The “transtheoretical model of change” proposes that people go through six predictable stages in their process of change. Progress through the stages can be slow, and many people regress to earlier stages during the process. Once it is established which stage of change the patient is in, brief counseling techniques can be tailored to be more effective [134]. Motivational Interviewing is one patient-centered approach that can be used to increase motivation to change, and has been found to be successful in treating addiction. Many health professionals believe it can be easily adopted for other forms of behavioral change relevant to health promotion in the primary care setting [28].

Coordination of Care

Finding Appropriate Consultants

Although health care providers practice under codes of ethics that insist upon professionalism and respect for the patient, patients continue to report experiences of discrimination and insensitive communication or treatment in health care settings [88, 135, 136]. Studies as late as the early 2000s reveal significant bias of health care providers against LGBT patients [137140], which have potential to affect patient experiences. How do PCPs protect their patients from discriminatory experiences or direct their patients to consultants more culturally competent in LGBT health? Unfortunately there are no standards or certifications demonstrating competence or sensitivity to which to refer. The GLMA directory is a national database open to providers of all specialties and can therefore be a resource in terms of screening consultants for sensitivity [141]. Some institutions, such as Vanderbilt University [142], and organizations such as Out, Proud, and Healthy in Missouri [143] have also established their own provider directories. Many areas of the country, however, have few to no listings in the GLMA directory and no local directory. In these areas, selecting more sensitive consultants to which to refer the patient, when possible, will be through personal networks and word-of-mouth. Of course, personal networks are not only the most effective way to refer in a patient-centered manner in all settings, but they also serve to reinforce sensitive and competent care through repeated referrals and personal feedback.

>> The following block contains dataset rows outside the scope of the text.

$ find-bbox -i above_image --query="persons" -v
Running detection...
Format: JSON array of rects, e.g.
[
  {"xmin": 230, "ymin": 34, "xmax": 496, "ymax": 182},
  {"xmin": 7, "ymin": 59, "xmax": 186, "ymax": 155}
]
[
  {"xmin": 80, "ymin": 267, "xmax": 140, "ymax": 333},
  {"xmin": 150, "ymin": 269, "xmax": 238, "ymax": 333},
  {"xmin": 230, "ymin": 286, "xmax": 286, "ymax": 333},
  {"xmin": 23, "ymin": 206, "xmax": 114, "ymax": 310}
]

Communication and Confidentiality

Documentation of sexual orientation and gender identity can be challenging, especially in settings in which registration forms and electronic health records (EHR) limit patients to hetero-normative and gender-normative designations. Evidence exists that patients still have concerns about confidentiality, especially the uncertainty induced by the EHR era [144.] There is no standard of care to guide documentation; however, national guidelines emphasize the need for transparency with patients about what information is recorded and the language used, and who has access to it. Of course it is appropriate to defer to the patient’s preferences when necessary as befits patient-centered care [3, 145].